Like many in the district, we were disappointed earlier this year when Loebsack came in seventh in the Register’s ranking of the effectiveness of Iowa’s seven-member Congressional delegation. But that Register profile also stressed how Loebsack has a reputation for fighting aggressively on flood relief, for protecting veterans benefits and for looking after Iowa interests.

Loebsack still can be counted on for a fairly party-line Democratic vote.

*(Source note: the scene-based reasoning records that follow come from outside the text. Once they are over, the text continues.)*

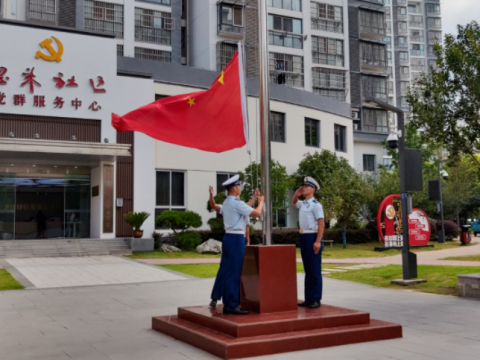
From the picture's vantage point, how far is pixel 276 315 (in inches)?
268

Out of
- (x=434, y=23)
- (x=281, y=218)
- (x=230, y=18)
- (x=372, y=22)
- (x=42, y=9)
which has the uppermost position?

But he has refused to toe the line on various free-trade agreements, and he likewise has been vocal in his call for the president to bring home troops from Afghanistan sooner than the administration’s timeline.

Republican challenger John Archer, a senior attorney for John Deere, has touted his experience negotiating contracts around the world for a major corporation. And Archer has focused his campaign on the steps the U.S. needs to take to become more competitive with emerging economies around the globe.

Unfortunately, to Archer, one of the most important of those steps would be the complete repeal of the Affordable Care Act. It’s unclear, however, what would replace that legislation to help drive down health care costs while still ensuring that young adults and people with pre-existing conditions are able to find health insurance.

We have no doubt that Archer is a principled and committed man. And were Second District voters to elect him to represent them, we hope he eventually will be able to pull upon his experience as a negotiator to move Congress toward more workable solutions. But at best, that’ll be a long time off.

In the meantime, we think Loebsack is in a better position to help Congress move the nation away from the financial cliff, extend tax credits for renewable energy, pass a new and improved farm bill and protect the key provisions of the Affordable Care Act while also addressing any unintended consequences.

Loebsack has earned a fourth term in Congress, and we endorse his re-election.